• [EXERCISE OBJECTIVE]
Please copy out every one of the records below, word for word and with nothing changed.

• [RECORDS]
^^^^

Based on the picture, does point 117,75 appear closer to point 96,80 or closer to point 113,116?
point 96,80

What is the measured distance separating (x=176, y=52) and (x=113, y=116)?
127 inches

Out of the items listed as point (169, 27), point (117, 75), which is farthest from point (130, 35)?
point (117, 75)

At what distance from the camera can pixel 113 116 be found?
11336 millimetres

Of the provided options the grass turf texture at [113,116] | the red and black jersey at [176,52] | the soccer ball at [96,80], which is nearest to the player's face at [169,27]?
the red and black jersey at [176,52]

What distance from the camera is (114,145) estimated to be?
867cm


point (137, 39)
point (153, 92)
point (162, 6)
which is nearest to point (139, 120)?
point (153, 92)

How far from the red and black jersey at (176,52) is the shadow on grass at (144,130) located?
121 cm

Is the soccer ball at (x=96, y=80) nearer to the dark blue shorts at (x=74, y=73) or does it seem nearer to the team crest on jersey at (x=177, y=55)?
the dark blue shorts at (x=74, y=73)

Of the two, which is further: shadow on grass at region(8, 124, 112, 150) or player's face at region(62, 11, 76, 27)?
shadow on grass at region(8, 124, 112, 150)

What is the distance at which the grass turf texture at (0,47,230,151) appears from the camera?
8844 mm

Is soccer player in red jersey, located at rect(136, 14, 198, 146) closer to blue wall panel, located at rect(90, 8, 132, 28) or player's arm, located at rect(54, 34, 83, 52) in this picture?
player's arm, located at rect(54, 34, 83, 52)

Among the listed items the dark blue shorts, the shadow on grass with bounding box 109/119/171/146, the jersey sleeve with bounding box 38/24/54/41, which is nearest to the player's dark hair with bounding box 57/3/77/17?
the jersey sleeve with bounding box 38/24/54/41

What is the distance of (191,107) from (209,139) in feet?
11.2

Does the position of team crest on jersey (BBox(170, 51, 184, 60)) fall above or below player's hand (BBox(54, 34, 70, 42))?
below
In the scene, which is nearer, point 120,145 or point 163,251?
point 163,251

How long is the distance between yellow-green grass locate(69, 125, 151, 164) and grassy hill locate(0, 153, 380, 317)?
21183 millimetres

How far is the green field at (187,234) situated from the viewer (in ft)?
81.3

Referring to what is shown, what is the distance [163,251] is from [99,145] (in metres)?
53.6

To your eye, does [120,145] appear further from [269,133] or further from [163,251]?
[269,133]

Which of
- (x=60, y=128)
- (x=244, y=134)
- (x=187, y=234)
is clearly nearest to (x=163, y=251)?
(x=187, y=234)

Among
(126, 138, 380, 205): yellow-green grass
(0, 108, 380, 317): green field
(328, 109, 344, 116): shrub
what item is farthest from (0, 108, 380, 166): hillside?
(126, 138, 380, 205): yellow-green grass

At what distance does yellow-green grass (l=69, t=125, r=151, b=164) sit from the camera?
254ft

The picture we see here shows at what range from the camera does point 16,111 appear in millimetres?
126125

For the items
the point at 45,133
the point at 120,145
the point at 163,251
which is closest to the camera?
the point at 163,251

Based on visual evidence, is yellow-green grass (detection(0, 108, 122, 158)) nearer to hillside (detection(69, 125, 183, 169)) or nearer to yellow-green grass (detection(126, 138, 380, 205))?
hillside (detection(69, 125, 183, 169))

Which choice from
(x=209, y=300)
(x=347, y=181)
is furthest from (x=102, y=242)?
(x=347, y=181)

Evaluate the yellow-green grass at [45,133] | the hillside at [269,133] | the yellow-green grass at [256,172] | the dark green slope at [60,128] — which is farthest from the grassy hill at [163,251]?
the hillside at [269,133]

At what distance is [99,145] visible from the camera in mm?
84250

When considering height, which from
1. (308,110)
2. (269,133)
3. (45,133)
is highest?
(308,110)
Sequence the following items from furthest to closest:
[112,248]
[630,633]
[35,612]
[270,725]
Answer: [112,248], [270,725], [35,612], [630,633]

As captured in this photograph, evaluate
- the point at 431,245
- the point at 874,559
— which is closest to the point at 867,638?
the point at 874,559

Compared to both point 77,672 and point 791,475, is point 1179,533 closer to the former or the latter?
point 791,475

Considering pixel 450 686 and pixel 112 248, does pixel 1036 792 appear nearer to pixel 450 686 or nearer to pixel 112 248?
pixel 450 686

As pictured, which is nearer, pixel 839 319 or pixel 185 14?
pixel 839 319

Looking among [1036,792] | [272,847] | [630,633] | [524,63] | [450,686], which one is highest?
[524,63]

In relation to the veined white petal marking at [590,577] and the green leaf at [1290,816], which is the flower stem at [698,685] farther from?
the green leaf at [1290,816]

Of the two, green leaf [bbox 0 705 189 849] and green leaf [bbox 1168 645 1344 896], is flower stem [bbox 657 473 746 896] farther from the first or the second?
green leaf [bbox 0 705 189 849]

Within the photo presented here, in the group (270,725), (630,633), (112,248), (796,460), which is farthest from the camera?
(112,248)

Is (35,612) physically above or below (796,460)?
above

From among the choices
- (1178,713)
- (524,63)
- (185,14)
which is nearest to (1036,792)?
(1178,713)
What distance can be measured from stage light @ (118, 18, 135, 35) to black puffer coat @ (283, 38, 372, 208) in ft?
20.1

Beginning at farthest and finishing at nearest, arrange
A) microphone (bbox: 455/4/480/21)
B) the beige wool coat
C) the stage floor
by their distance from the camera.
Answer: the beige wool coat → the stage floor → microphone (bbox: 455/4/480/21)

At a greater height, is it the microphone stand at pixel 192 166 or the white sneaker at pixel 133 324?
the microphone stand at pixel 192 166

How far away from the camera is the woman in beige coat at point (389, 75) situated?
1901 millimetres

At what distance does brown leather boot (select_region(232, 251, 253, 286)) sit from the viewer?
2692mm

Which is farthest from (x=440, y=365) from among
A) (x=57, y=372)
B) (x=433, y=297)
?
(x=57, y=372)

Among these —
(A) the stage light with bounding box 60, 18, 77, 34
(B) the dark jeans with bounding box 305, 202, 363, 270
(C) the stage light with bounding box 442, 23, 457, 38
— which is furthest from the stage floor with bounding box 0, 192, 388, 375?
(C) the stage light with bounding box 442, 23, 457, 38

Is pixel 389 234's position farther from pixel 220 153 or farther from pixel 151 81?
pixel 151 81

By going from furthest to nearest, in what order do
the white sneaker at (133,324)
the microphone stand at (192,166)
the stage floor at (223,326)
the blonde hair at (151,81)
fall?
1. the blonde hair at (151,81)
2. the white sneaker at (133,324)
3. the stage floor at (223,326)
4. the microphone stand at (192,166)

^^^^

• [FINISHED ANSWER]
Based on the picture, does point 117,75 appear closer to point 96,80 or closer to point 113,116?
point 96,80

What is the measured distance separating (x=176, y=52) and (x=113, y=116)?
127 inches

Out of the items listed as point (169, 27), point (117, 75), which is farthest from point (130, 35)?
point (117, 75)

At what distance from the camera can pixel 113 116 be found?
11336 millimetres

Of the provided options the grass turf texture at [113,116] | the red and black jersey at [176,52] | the soccer ball at [96,80], which is nearest to the player's face at [169,27]?
the red and black jersey at [176,52]

What distance from the camera is (114,145) estimated to be?
867cm


point (137, 39)
point (153, 92)
point (162, 6)
which is nearest to point (139, 120)?
point (153, 92)

How far from the red and black jersey at (176,52) is the shadow on grass at (144,130) located?
121 cm

Is the soccer ball at (x=96, y=80) nearer to the dark blue shorts at (x=74, y=73) or does it seem nearer to the team crest on jersey at (x=177, y=55)?
the dark blue shorts at (x=74, y=73)

Of the two, which is further: shadow on grass at region(8, 124, 112, 150) or player's face at region(62, 11, 76, 27)?
shadow on grass at region(8, 124, 112, 150)

What is the distance at which the grass turf texture at (0,47,230,151) appears from the camera?
8844 mm

Is soccer player in red jersey, located at rect(136, 14, 198, 146) closer to blue wall panel, located at rect(90, 8, 132, 28) or player's arm, located at rect(54, 34, 83, 52) in this picture?
player's arm, located at rect(54, 34, 83, 52)

Among the listed items the dark blue shorts, the shadow on grass with bounding box 109/119/171/146, the jersey sleeve with bounding box 38/24/54/41, which is nearest to the player's dark hair with bounding box 57/3/77/17?
the jersey sleeve with bounding box 38/24/54/41

What is the distance of (191,107) from (209,139) in feet?
11.2

Does the position of team crest on jersey (BBox(170, 51, 184, 60)) fall above or below player's hand (BBox(54, 34, 70, 42))?
below
In the scene, which is nearer, point 120,145 or point 163,251?
point 163,251

How long is the distance between yellow-green grass locate(69, 125, 151, 164) and grassy hill locate(0, 153, 380, 317)?
21183 millimetres

How far is the green field at (187,234) situated from the viewer (in ft)?
81.3

Referring to what is shown, what is the distance [163,251] is from [99,145] (in metres)?
53.6

To your eye, does [120,145] appear further from [269,133] or further from [163,251]?
[269,133]

Which of
- (x=60, y=128)
- (x=244, y=134)
- (x=187, y=234)
is clearly nearest to (x=163, y=251)?
(x=187, y=234)

Among
(126, 138, 380, 205): yellow-green grass
(0, 108, 380, 317): green field
(328, 109, 344, 116): shrub
what item is farthest from (0, 108, 380, 166): hillside?
(126, 138, 380, 205): yellow-green grass

At what distance does yellow-green grass (l=69, t=125, r=151, b=164) sit from the camera?
254ft

The picture we see here shows at what range from the camera does point 16,111 appear in millimetres?
126125

For the items
the point at 45,133
the point at 120,145
the point at 163,251
which is closest to the camera?
the point at 163,251

Based on visual evidence, is yellow-green grass (detection(0, 108, 122, 158)) nearer to hillside (detection(69, 125, 183, 169)) or nearer to yellow-green grass (detection(126, 138, 380, 205))?
hillside (detection(69, 125, 183, 169))

Which choice from
(x=209, y=300)
(x=347, y=181)
is furthest from (x=102, y=242)?
(x=347, y=181)

Evaluate the yellow-green grass at [45,133] | the hillside at [269,133] | the yellow-green grass at [256,172] | the dark green slope at [60,128] — which is farthest from the grassy hill at [163,251]?
the hillside at [269,133]

At what distance is [99,145] visible from the camera in mm?
84250

When considering height, which from
1. (308,110)
2. (269,133)
3. (45,133)
is highest?
(308,110)
Sequence the following items from furthest to closest:
[112,248]
[630,633]
[35,612]
[270,725]
Answer: [112,248], [270,725], [35,612], [630,633]

As captured in this photograph, evaluate
- the point at 431,245
- the point at 874,559
— which is closest to the point at 867,638?
the point at 874,559

Compared to both point 77,672 and point 791,475, is point 1179,533 closer to the former or the latter?
point 791,475

Considering pixel 450 686 and pixel 112 248, does pixel 1036 792 appear nearer to pixel 450 686 or nearer to pixel 112 248?
pixel 450 686

As pictured, which is nearer, pixel 839 319 or pixel 185 14?
pixel 839 319

Looking among [1036,792] | [272,847] | [630,633] | [524,63] | [450,686], which one is highest?
[524,63]

In relation to the veined white petal marking at [590,577] and the green leaf at [1290,816], which is the flower stem at [698,685] farther from?
the green leaf at [1290,816]

Of the two, green leaf [bbox 0 705 189 849] and green leaf [bbox 1168 645 1344 896], is flower stem [bbox 657 473 746 896] farther from the first or the second?
green leaf [bbox 0 705 189 849]

Within the photo presented here, in the group (270,725), (630,633), (112,248), (796,460), which is farthest from the camera?
(112,248)

Is (35,612) physically above or below (796,460)?
above

From among the choices
- (1178,713)
- (524,63)
- (185,14)
which is nearest to (1036,792)?
(1178,713)
What distance can be measured from stage light @ (118, 18, 135, 35) to black puffer coat @ (283, 38, 372, 208) in ft?
20.1

Beginning at farthest and finishing at nearest, arrange
A) microphone (bbox: 455/4/480/21)
B) the beige wool coat
C) the stage floor
by their distance from the camera.
Answer: the beige wool coat → the stage floor → microphone (bbox: 455/4/480/21)

At a greater height, is it the microphone stand at pixel 192 166 or the white sneaker at pixel 133 324?
the microphone stand at pixel 192 166

How far away from the camera is the woman in beige coat at point (389, 75) situated?
1901 millimetres

At what distance does brown leather boot (select_region(232, 251, 253, 286)) sit from the viewer?
2692mm

Which is farthest from (x=440, y=365) from among
A) (x=57, y=372)
B) (x=433, y=297)
?
(x=57, y=372)

Among these —
(A) the stage light with bounding box 60, 18, 77, 34
(B) the dark jeans with bounding box 305, 202, 363, 270
(C) the stage light with bounding box 442, 23, 457, 38
— which is furthest from the stage floor with bounding box 0, 192, 388, 375?
(C) the stage light with bounding box 442, 23, 457, 38

Is pixel 389 234's position farther from pixel 220 153 or farther from pixel 151 81?
pixel 151 81

By going from furthest to nearest, in what order do
the white sneaker at (133,324)
the microphone stand at (192,166)
the stage floor at (223,326)
the blonde hair at (151,81)
fall?
1. the blonde hair at (151,81)
2. the white sneaker at (133,324)
3. the stage floor at (223,326)
4. the microphone stand at (192,166)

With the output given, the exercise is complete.